Facultad de Ingeniería de Industrias Alimentarias, Universidad Nacional de Frontera, Sullana 20100, Peru.
Departamento de Ciencias Computacionales e Ingenierías, Universidad de Guadalajara, Ameca 46600, Jalisco, Mexico.
Spectrochim Acta A Mol Biomol Spectrosc. 2022 Apr 5;270:120815. doi: 10.1016/j.saa.2021.120815. Epub 2021 Dec 29.
Near-Infrared Spectroscopy (NIRS) has shown to be helpful in the study of rice, tea, cocoa, and other foods due to its versatility and reduced sample treatment. However, the high complexity of the data produced by NIR sensors makes necessary pre-treatments such as feature selection techniques that produce compact profiles. Supervised and unsupervised techniques have been tested, creating different subsets of features for classification, which affect the performance of the classifiers based on such compact profiles. In this sense, we propose and test a new covering array feature selection (CAFS) algorithm coupled to the naïve Bayes classifier (NBC) to discriminate among Amazonian cacao nibs from six cacao clones. The CAFS wrapper approach looks for the wavebands that maximize the F-score, and then, are more relevant for classification. For this purpose, cacao pods of six varieties were collected, and their grains were extracted and processed (fermented, dried, roasted, and milled) to obtain cacao nibs. Then from each clone NIR spectral profiles in the range of 1100-2500 nm were extracted, and relevant wavebands were selected using the proposed CAFS algorithm. For comparison, two standard feature selection techniques were implemented the multi-cluster feature selection MCFS and the eigenvector centrality feature selection ECFS. Then, based on the different selected variables, three NBCs were built and compared among them through statistical metrics. The results showed that using the wavebands selected by CAFS, the NBC performed an average accuracy of 99.63%; being this superior to the 94.92% and 95.79% for ECFS and MCFS respectively.
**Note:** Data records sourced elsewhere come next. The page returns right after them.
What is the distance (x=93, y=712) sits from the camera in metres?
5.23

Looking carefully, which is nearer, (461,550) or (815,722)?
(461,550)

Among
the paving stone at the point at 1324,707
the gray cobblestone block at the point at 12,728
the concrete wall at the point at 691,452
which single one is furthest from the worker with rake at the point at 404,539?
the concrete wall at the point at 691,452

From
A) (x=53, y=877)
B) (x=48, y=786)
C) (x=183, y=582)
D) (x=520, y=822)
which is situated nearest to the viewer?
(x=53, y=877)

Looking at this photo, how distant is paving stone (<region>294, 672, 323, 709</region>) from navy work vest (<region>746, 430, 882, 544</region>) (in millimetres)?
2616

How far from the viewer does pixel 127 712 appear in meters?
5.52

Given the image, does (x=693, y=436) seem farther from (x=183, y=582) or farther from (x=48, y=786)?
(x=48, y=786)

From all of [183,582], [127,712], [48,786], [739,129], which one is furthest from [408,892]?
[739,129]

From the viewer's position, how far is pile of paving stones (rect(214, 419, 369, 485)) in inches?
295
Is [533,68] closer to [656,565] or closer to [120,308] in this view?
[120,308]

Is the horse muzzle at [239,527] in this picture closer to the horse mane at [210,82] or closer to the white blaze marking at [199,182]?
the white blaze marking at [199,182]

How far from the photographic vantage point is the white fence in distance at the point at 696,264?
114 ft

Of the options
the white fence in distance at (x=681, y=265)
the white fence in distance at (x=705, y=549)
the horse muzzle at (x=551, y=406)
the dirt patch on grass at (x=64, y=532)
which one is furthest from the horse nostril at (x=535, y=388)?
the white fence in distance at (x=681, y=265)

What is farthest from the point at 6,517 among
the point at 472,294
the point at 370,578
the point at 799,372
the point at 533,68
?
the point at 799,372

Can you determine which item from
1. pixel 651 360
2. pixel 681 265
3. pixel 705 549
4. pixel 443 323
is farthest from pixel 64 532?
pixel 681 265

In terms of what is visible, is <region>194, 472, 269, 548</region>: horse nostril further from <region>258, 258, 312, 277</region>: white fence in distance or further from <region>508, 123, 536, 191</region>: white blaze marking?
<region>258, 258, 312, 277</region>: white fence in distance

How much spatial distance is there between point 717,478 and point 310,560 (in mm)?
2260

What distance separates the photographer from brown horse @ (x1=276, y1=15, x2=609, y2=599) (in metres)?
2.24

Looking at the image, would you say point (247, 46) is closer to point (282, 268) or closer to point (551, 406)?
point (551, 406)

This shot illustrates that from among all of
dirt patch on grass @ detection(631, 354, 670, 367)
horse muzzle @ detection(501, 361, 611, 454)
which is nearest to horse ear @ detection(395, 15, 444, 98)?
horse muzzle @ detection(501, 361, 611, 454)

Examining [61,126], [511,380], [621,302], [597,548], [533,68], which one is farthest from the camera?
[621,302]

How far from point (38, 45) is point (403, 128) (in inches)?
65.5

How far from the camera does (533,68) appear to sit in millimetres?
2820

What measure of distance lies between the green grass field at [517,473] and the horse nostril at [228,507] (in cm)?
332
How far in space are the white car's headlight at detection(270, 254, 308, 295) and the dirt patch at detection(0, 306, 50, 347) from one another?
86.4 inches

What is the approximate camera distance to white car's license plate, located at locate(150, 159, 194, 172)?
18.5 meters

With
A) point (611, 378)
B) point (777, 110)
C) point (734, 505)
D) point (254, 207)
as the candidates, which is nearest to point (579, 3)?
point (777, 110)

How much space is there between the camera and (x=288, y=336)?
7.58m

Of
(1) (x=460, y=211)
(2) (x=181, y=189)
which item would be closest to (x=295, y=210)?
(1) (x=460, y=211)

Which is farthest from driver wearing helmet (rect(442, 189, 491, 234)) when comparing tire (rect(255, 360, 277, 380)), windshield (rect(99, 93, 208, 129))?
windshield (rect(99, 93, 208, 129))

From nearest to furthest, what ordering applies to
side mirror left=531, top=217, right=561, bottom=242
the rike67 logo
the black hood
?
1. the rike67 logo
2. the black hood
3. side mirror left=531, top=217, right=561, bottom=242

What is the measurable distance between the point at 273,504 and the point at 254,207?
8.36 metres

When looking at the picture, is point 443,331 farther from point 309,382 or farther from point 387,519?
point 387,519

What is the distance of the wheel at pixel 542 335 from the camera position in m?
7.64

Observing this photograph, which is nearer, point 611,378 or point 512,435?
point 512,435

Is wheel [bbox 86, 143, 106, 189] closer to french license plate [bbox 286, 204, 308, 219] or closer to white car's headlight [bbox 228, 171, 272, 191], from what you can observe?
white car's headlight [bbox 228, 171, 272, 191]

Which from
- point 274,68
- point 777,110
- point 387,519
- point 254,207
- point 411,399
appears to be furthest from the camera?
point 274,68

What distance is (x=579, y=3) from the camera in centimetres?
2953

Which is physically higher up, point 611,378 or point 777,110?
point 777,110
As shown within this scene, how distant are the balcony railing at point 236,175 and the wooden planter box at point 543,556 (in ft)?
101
These results showed that the wavebands selected by the proposed CAFS algorithm allowed obtaining a better fit concerning other feature selection methods reported in the literature.
近红外光谱(NIRS)因其多功能性和减少样品处理而在研究大米、茶、可可和其他食品方面显示出很大的帮助。然而,NIR 传感器产生的数据高度复杂,因此需要进行特征选择等预处理技术,以产生紧凑的图谱。已经测试了有监督和无监督技术,为分类创建了不同的特征子集,这会影响基于这些紧凑图谱的分类器的性能。在这种情况下,我们提出并测试了一种新的覆盖数组特征选择(CAFS)算法,该算法与朴素贝叶斯分类器(NBC)相结合,用于区分来自六个可可克隆的亚马孙可可豆。CAFS 封装方法寻找最大 F 分数的波段,然后,这些波段与分类更相关。为此,收集了六个品种的可可豆荚,并提取和加工(发酵、干燥、烘焙和研磨)它们的颗粒以获得可可豆。然后,从每个克隆中提取范围在 1100-2500nm 的近红外光谱曲线,并使用提出的 CAFS 算法选择相关的波段。为了进行比较,实施了两种标准特征选择技术,多聚类特征选择 MCFS 和特征向量中心性特征选择 ECFS。然后,基于不同的选择变量,构建了三个 NBC 并通过统计指标对它们进行比较。结果表明,使用 CAFS 选择的波段,NBC 的平均准确率为 99.63%;这优于 ECFS 和 MCFS 的 94.92%和 95.79%。这些结果表明,与文献中报道的其他特征选择方法相比,所提出的 CAFS 算法选择的波段可以获得更好的拟合效果。